In 1993, then 2nd Lt. Jeannie Flynn became the first female F-15E pilot. Although the Air Force permitted female pilots to enter pilot training in 1976, Lieutenant Flynn went on to become the first female fighter pilot to graduate from the U.S. Air Force Weapons School.

"Since 1993 we have had Air Force female pilots in combat positions, and because of that today I feel as a woman I can have whatever job I want," said Capt. Morton a Huntington Beach, Calif., native deployed from Seymour Johnson Air Force Base, N.C.

While Dudette 07 was set up to as an all female mission in honor of Women's History Month, Major Mau pointed out inspiration for today's Airmen aspiring to great heights can come from many different places.

"I think I get a great deal of inspiration from my grandmother (who was a mother seven kids), but many of my role models today are males," she said.

In addition, the pilots never forget the contributions of the maintainers on the ground, like Airmen 1st Class Casiana Curry, who enlisted Sept. 11, 2009, and enables the continued support of the warfighters on the ground.

"The four women officers represents only a portion of the women who supported this mission making it the first all-female -- from tasking to completion -- combat sortie to date," said Dayton, Ohio native and Dudette 07 operations supervisor Capt. Leigh Larkin.

"I thought it was kind of cool and something that I have never seen before.

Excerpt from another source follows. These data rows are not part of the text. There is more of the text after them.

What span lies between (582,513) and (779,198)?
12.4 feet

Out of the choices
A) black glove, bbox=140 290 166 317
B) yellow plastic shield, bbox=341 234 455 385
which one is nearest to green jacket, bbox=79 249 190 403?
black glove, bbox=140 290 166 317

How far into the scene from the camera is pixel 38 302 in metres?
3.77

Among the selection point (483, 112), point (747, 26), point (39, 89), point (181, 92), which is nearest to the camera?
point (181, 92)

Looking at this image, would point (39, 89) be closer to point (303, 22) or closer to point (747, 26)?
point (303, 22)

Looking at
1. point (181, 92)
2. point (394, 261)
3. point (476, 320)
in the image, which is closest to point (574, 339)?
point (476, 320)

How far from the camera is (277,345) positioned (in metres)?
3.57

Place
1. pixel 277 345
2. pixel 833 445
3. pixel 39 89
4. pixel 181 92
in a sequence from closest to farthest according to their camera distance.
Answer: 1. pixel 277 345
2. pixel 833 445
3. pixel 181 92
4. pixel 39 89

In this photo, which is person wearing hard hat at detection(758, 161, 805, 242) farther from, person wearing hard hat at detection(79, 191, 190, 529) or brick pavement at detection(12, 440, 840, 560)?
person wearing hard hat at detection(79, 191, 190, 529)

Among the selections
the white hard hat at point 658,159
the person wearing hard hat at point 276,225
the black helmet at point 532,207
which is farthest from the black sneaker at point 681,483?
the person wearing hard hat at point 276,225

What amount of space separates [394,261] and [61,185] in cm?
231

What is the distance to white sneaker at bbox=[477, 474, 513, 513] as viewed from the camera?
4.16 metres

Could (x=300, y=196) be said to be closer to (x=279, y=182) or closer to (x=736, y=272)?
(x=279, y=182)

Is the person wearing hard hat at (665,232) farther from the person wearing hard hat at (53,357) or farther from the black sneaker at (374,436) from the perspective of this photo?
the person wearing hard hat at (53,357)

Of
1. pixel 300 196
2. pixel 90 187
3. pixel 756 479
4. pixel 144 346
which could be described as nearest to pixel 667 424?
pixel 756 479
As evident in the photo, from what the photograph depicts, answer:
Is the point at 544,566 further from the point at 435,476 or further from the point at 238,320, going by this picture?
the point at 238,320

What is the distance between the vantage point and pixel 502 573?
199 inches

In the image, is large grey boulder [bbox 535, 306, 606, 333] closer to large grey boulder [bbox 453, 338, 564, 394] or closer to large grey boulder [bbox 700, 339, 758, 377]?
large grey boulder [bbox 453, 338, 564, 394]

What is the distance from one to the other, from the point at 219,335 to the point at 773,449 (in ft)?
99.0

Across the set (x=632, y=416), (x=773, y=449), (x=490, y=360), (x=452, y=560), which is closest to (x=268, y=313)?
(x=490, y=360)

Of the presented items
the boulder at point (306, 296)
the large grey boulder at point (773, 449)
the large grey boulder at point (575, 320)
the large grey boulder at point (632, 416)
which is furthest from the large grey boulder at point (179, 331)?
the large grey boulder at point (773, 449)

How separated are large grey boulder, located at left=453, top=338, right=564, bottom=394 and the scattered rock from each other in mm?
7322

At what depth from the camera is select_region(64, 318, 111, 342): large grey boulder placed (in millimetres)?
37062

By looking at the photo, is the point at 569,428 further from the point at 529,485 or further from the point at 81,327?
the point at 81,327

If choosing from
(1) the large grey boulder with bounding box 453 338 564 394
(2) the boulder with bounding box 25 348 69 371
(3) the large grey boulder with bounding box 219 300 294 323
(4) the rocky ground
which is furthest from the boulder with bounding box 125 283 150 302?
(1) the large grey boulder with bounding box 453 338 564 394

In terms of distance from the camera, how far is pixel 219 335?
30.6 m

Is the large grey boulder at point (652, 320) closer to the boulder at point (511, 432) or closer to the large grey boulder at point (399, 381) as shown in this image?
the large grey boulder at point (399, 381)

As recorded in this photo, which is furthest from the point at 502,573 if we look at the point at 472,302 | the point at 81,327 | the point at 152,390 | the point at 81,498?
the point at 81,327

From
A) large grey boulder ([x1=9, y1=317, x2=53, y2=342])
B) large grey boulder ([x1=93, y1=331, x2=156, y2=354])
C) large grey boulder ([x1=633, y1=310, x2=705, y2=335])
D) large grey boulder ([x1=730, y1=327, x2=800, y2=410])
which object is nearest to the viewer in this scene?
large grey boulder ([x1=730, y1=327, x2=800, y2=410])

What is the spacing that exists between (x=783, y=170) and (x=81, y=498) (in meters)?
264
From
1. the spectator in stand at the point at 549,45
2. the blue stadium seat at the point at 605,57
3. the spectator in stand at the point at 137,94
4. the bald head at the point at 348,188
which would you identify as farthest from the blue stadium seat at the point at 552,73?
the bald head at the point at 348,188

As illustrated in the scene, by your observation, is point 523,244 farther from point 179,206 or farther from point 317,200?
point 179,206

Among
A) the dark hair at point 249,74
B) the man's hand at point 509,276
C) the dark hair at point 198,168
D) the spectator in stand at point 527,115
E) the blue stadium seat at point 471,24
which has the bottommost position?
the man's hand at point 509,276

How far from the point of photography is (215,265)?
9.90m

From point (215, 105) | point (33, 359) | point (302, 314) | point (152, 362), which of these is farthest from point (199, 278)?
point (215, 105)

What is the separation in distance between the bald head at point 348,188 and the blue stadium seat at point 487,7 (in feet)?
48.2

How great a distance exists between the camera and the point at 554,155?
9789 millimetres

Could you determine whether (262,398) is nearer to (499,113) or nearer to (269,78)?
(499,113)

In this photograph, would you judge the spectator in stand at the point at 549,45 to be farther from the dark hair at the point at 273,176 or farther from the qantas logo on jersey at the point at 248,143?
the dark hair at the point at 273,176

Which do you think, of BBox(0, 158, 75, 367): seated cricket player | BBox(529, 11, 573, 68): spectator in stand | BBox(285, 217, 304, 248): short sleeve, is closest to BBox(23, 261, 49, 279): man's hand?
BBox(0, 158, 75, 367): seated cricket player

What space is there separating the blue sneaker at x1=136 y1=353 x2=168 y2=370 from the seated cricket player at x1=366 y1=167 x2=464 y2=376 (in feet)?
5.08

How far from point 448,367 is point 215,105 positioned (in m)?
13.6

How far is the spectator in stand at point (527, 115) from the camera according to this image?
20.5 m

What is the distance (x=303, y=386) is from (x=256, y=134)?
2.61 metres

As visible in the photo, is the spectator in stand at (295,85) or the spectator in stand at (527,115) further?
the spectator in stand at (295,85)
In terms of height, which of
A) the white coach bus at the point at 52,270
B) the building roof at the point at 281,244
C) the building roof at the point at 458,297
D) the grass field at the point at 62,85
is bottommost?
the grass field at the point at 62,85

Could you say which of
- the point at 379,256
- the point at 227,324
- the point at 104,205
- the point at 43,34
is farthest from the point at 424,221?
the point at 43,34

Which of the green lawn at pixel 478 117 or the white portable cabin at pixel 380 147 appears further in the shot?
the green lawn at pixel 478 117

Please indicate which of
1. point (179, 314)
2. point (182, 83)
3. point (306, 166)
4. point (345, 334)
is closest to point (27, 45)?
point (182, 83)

The women throughout time have paved the way for us today and they made it possible for us to be equal as well as respected as individuals," said 455th Expeditionary Aircraft Maintenance Squadron crew chief, Staff Sgt. Tamara Rhone. "Females are a rare breed on the flight line. It is my hope that more females step up and join the maintenance career field."

Although it has only been 18 years since the repeal of the combat exclusion law, the women of today's Air Force are filling vital roles in the success of combat missions throughout the world.

"In reality, we get somewhat uncomfortable when people make a "big deal" out of an all female crew. We are all here because we love what we do and we want to support the mission just the same as any male aircrew member. We are all fighter aircrew, and that is how we identify ourselves, not as male or female, said 389th EFS F-15 pilot and Longmont, Colo., native Maj. Tracy Schmidt. "If you ask any male in our squadron what they thought about us as female aircrew, they would also say, 'Uh I never really considered that, they are just one of us.'"

During those 18 years since Lieutenant Flynn took off on that first flight, times have changed, but female Airmen never forget the sacrifices for their equality or that they serve as role models for the next generation of Airmen.

"On the other hand, while this is normal everyday life to us, we forget sometimes that we are still a very small minority in this community, and we do appreciate the fact that other women in the world are still proud to see women doing this kind of thing.

"I've talked to quite a few older women who said they would have loved to fly jets but never had the opportunity when they were younger, and I also know that there are plenty of young girls out there who may not know that this is an option for them," said Maj. Schmidt.

"While I generally try to avoid being highlighted as a female, I am happy to be a role model or inspiration or whatever you want to call it for other women, when opportunities like this present themselves."